▶ TASK
Copy out each of the following lines word for word, without changing anything.

Saved entries:
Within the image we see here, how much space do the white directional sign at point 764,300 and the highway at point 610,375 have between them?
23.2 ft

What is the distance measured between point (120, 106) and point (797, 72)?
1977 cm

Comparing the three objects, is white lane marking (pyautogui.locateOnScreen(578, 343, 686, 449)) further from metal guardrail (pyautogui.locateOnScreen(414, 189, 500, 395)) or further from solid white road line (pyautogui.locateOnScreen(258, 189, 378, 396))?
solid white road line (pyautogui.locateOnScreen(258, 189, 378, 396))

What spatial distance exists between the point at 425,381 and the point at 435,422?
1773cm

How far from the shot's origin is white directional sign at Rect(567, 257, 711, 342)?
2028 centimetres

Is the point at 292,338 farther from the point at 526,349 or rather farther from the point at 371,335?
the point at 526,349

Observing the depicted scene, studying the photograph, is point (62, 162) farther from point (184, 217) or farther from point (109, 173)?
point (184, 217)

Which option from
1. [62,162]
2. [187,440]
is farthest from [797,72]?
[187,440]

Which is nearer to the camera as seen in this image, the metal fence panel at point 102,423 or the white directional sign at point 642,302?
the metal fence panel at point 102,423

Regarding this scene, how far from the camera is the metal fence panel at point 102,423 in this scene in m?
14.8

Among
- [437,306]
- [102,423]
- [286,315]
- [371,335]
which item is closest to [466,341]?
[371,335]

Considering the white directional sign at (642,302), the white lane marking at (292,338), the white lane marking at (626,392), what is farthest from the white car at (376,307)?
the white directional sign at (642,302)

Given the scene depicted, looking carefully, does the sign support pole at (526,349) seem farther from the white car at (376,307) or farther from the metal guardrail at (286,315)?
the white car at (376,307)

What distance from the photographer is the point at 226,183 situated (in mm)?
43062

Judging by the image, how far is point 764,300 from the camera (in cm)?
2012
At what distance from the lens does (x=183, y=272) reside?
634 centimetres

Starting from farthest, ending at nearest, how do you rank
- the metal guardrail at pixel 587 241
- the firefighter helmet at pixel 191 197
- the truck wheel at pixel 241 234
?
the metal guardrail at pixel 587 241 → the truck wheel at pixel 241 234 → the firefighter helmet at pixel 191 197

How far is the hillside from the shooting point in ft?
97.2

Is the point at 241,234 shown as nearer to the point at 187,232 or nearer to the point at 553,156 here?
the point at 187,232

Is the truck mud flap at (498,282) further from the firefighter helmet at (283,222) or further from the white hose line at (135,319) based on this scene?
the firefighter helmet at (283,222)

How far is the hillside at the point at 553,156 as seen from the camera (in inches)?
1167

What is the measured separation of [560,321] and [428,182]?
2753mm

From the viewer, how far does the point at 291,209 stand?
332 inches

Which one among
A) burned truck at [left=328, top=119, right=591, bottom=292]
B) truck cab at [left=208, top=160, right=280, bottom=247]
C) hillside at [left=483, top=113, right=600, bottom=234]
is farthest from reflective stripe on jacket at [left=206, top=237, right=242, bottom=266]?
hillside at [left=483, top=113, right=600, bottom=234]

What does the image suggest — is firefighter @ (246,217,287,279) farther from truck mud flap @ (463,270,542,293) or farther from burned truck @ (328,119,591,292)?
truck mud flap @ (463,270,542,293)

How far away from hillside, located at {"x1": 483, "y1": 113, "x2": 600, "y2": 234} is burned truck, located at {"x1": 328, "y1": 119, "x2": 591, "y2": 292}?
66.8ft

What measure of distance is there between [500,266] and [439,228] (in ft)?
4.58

▶ WRITTEN RESPONSE
Within the image we see here, how much space do the white directional sign at point 764,300 and the highway at point 610,375 have between them?
23.2 ft

What is the distance measured between point (120, 106) and point (797, 72)?
1977 cm

Comparing the three objects, is white lane marking (pyautogui.locateOnScreen(578, 343, 686, 449)) further from metal guardrail (pyautogui.locateOnScreen(414, 189, 500, 395)) or further from solid white road line (pyautogui.locateOnScreen(258, 189, 378, 396))?
solid white road line (pyautogui.locateOnScreen(258, 189, 378, 396))

What spatial distance exists between the point at 425,381 and the point at 435,422?
1773cm

How far from the shot's origin is white directional sign at Rect(567, 257, 711, 342)?
2028 centimetres

Is the point at 292,338 farther from the point at 526,349 or rather farther from the point at 371,335?
the point at 526,349

Observing the depicted scene, studying the photograph, is point (62, 162) farther from point (184, 217) or farther from point (109, 173)?
point (184, 217)

Which option from
1. [62,162]
2. [187,440]
is farthest from [797,72]?
[187,440]

Which is nearer to the camera as seen in this image, the metal fence panel at point 102,423 or the white directional sign at point 642,302?
the metal fence panel at point 102,423

Regarding this scene, how far from the camera is the metal fence panel at point 102,423 in this scene in m?
14.8

Among
- [437,306]
- [102,423]
- [286,315]
- [371,335]
which item is closest to [466,341]?
[371,335]

Considering the white directional sign at (642,302), the white lane marking at (292,338), the white lane marking at (626,392), what is farthest from the white car at (376,307)?
the white directional sign at (642,302)

Given the scene depicted, looking carefully, does the sign support pole at (526,349) seem farther from the white car at (376,307) or farther from the metal guardrail at (286,315)?
the white car at (376,307)

What distance from the photographer is the point at 226,183 situated (in mm)?
43062

Judging by the image, how far is point 764,300 from the camera (in cm)?
2012
At what distance from the lens does (x=183, y=272) reside?
634 centimetres

Starting from farthest, ending at nearest, how do you rank
- the metal guardrail at pixel 587 241
- the firefighter helmet at pixel 191 197
- the truck wheel at pixel 241 234
?
the metal guardrail at pixel 587 241 → the truck wheel at pixel 241 234 → the firefighter helmet at pixel 191 197

How far is the hillside from the shooting point in ft?
97.2

Is the point at 241,234 shown as nearer to the point at 187,232 or nearer to the point at 553,156 here?
the point at 187,232

Is the truck mud flap at (498,282) further from the firefighter helmet at (283,222) or further from the white hose line at (135,319) based on this scene?
the firefighter helmet at (283,222)

How far is the hillside at the point at 553,156 as seen from the camera (in inches)?
1167

What is the measured separation of [560,321] and [428,182]?
2753mm

From the viewer, how far does the point at 291,209 stand?
332 inches

Which one among
A) burned truck at [left=328, top=119, right=591, bottom=292]
B) truck cab at [left=208, top=160, right=280, bottom=247]
C) hillside at [left=483, top=113, right=600, bottom=234]
is farthest from reflective stripe on jacket at [left=206, top=237, right=242, bottom=266]?
hillside at [left=483, top=113, right=600, bottom=234]

What does the image suggest — is firefighter @ (246,217,287,279) farther from truck mud flap @ (463,270,542,293) or farther from burned truck @ (328,119,591,292)?
truck mud flap @ (463,270,542,293)

How far away from hillside, located at {"x1": 483, "y1": 113, "x2": 600, "y2": 234} is burned truck, located at {"x1": 328, "y1": 119, "x2": 591, "y2": 292}?
66.8ft

What measure of distance is there between [500,266] and [439,228] (in ft)?
4.58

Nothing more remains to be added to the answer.